Report: Cost, effectiveness of mass border prosecutions unknown

In March 2013, immigrants were processed by U.S. marshals in Tucson’s federal courthouse before a mass plea. Typically, all plead guilty and are quickly sentenced. Photo: Courtesy U.S. Customs and Border Protection 2013.

The Border Patrol is not fully measuring the effectiveness of prosecuting illegal immigrants in groups, does not know the full cost of the program and may be ignoring treaty obligations, a new report says.

The Border Patrol needs to measure the effectiveness of the effort known as Operation Streamline over several years, the Office of the Inspector General report recommends.

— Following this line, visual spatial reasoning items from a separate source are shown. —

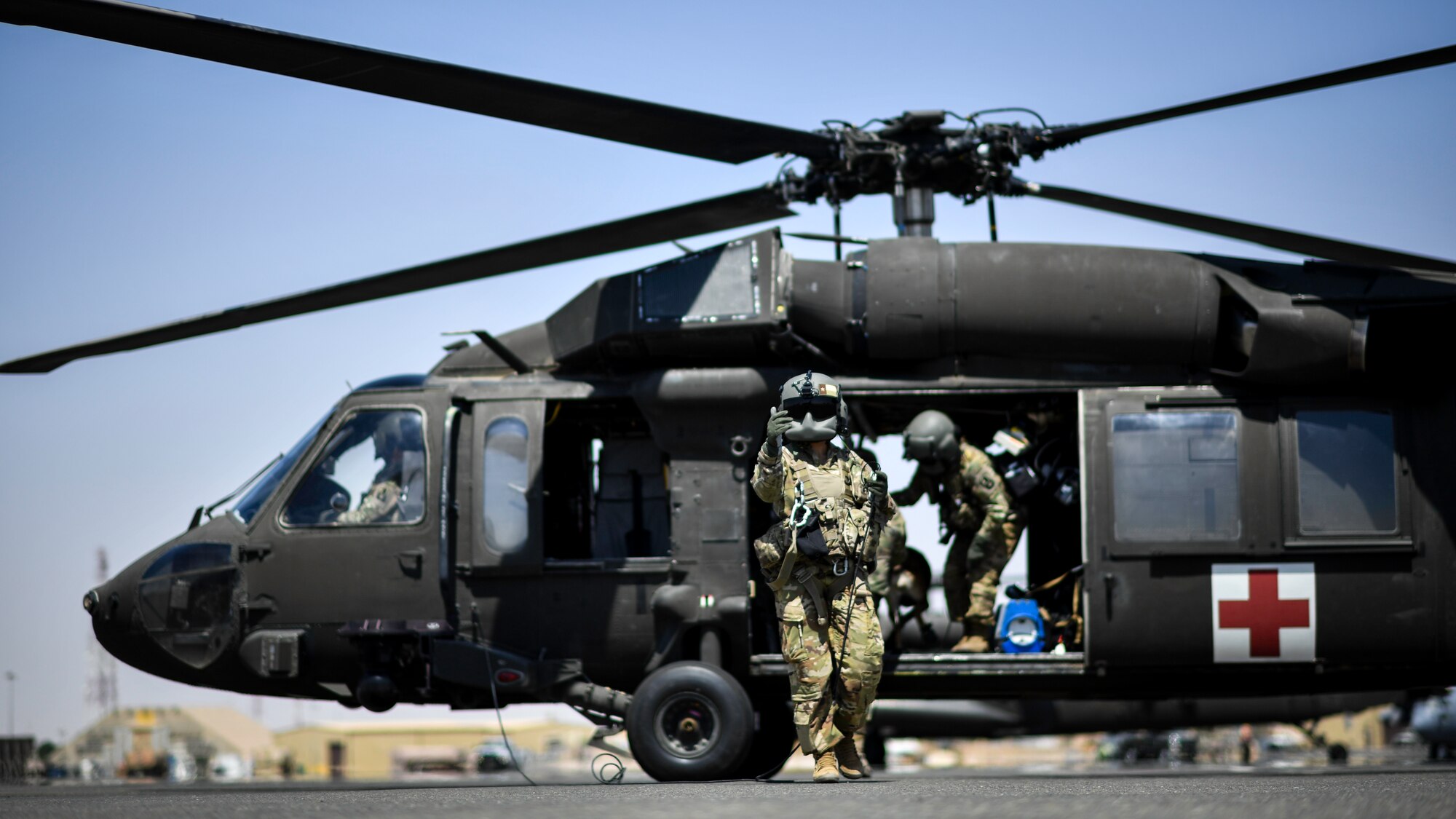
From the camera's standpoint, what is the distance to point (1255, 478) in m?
8.38

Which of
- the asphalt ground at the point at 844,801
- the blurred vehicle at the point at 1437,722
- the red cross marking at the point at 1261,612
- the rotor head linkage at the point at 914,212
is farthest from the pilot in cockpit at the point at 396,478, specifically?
the blurred vehicle at the point at 1437,722

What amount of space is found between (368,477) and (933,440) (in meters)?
3.29

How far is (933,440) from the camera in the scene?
28.7 feet

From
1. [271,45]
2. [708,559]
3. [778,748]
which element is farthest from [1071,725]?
[271,45]

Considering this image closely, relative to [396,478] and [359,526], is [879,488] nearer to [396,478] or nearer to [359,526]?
[396,478]

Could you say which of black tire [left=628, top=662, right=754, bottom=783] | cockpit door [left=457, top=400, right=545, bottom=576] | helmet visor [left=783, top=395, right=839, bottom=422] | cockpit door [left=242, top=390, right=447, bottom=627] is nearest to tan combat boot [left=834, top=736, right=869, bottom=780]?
black tire [left=628, top=662, right=754, bottom=783]

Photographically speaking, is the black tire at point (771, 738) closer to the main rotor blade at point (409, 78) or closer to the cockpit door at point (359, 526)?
the cockpit door at point (359, 526)

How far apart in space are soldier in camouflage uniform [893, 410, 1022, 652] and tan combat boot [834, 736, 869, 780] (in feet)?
→ 4.64

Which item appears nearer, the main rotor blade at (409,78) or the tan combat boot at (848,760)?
the main rotor blade at (409,78)

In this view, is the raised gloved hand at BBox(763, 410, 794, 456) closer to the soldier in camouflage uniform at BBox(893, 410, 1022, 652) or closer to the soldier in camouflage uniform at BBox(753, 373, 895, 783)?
the soldier in camouflage uniform at BBox(753, 373, 895, 783)

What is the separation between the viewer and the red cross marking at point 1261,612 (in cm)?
830

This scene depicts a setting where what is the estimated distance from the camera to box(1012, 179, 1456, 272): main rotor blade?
873 centimetres

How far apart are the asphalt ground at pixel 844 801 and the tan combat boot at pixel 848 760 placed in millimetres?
259

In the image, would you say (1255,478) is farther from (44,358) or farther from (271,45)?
(44,358)
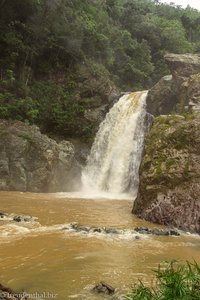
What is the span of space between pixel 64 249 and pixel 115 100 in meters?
17.6

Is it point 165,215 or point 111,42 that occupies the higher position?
point 111,42

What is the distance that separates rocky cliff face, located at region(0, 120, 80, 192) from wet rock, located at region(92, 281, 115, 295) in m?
13.5

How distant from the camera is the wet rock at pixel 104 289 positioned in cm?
628

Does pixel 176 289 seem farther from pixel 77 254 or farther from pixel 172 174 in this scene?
pixel 172 174

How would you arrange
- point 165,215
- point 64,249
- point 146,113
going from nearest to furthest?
point 64,249 → point 165,215 → point 146,113

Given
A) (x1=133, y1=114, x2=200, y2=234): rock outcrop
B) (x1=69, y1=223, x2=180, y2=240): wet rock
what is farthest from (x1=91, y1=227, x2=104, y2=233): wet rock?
(x1=133, y1=114, x2=200, y2=234): rock outcrop

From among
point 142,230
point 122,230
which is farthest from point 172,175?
point 122,230

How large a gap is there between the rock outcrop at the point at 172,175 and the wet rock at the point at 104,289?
5814 mm

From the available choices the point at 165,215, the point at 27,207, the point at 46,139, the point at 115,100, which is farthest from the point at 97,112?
the point at 165,215

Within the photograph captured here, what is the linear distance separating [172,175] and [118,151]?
932 cm

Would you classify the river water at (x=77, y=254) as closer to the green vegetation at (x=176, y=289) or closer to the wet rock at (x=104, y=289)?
the wet rock at (x=104, y=289)

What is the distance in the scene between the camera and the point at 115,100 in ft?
84.0

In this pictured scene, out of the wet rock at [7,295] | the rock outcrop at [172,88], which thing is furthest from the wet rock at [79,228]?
the rock outcrop at [172,88]

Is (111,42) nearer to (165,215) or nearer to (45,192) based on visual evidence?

The agency also must figure out how much it’s spending and develop guidelines on how to handle criminal prosecution of immigrants who express fear of persecution in their home country, the report continues.

Until recently, many immigrants who crossed the border illegally were allowed to return home voluntarily if they didn’t have a criminal record or a high number of prior illegal entries.

However in 2005 Operation Streamline was created in the Border Patrol’s Del Rio Sector in Texas to create a zero-tolerance policy, criminally prosecuting illegal immigrants as a deterrent. This occurred at a time when the number of Central Americans crossing into Texas started to rise.

Before Streamline, the Border Patrol was releasing the immigrants with a notice to appear before an immigration official at a later time because Immigration and Customs Enforcement did not have enough detention space to hold them while their cases went forward or they were processed for deportation. But few were showing up to their appointments, and the practice became known as “catch and release.”